El hombre contemporáneo, al expulsar a Dios de su horizonte vital,
se ha convertido en un ser demediado que busca lenitivos euforizantes
para el dolor de la amputación. Pero, una vez extinguidos los
efectos de tales lenitivos, vuelve a sentir el dolor de la
amputación, la reminiscencia de una nostalgia, que a la postre no es
sino añoranza de aquel estado originario en que aún no había
renegado de los dones espirituales.
Despojada
de tales dones, nuestra vida se parece bastante a la del gallo
descabezado que corretea sin rumbo mientras se desangra. Son los
efectos de una amputación que Chesterton resumió magistralmente:
«Quitad lo sobrenatural y no encontraréis lo natural, sino lo
antinatural». Pero hete aquí que esta Navidad, con el fantasma del
coronavirus merodeando nuestras vidas, los lenitivos con los que
solemos anestesiar el dolor producido por esa amputación serán
mucho más restringidos, en algunos casos inalcanzables. No habrá
juergas nocturnas ni cotillones, no habrá actos multitudinarios, el
consumismo desmelenado y bulímico se adelgazará.

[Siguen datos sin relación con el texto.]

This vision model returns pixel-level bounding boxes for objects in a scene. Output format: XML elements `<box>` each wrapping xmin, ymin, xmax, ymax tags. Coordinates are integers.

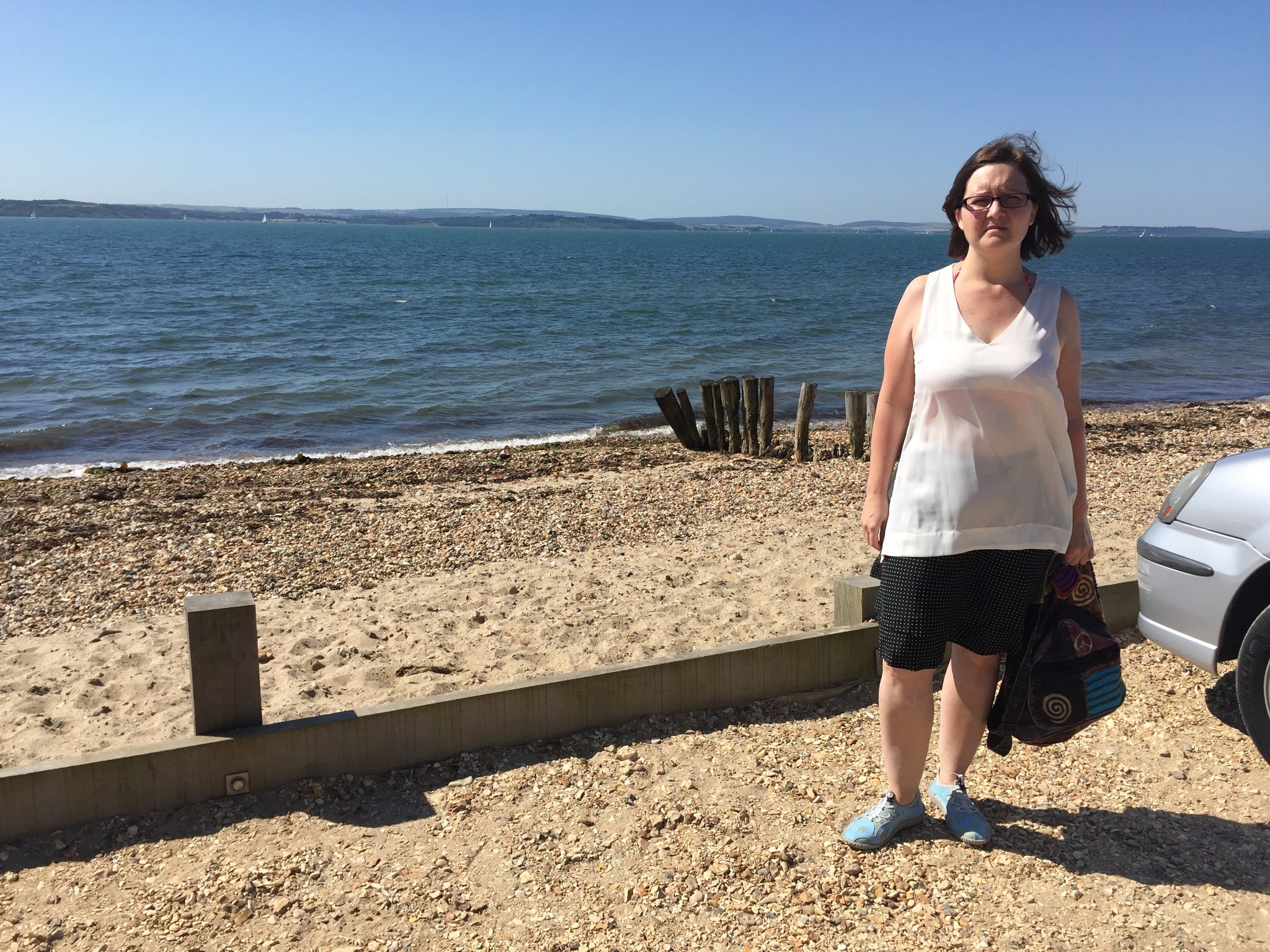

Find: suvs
<box><xmin>1132</xmin><ymin>445</ymin><xmax>1269</xmax><ymax>770</ymax></box>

Y, ciertamente,
estaremos más desgajados y desmembrados que nunca, porque no
podremos juntarnos toda la familia (y, en muchos casos, algún
miembro de nuestra familia habrá sido arrebatado por la plaga). Será
una Navidad, ciertamente, con ausencias amargas; pero también una
Navidad menos ruidosa, menos agitada, menos empachosa e histérica;
una Navidad más recoleta y humilde, que nos permitirá reparar en
nuestra fragilidad. Y, al reparar en nuestra fragilidad, tal vez nos
atrevamos a agacharnos y entrar en esa cueva donde nos están
esperando los dones espirituales. Feliz y sacra Navidad.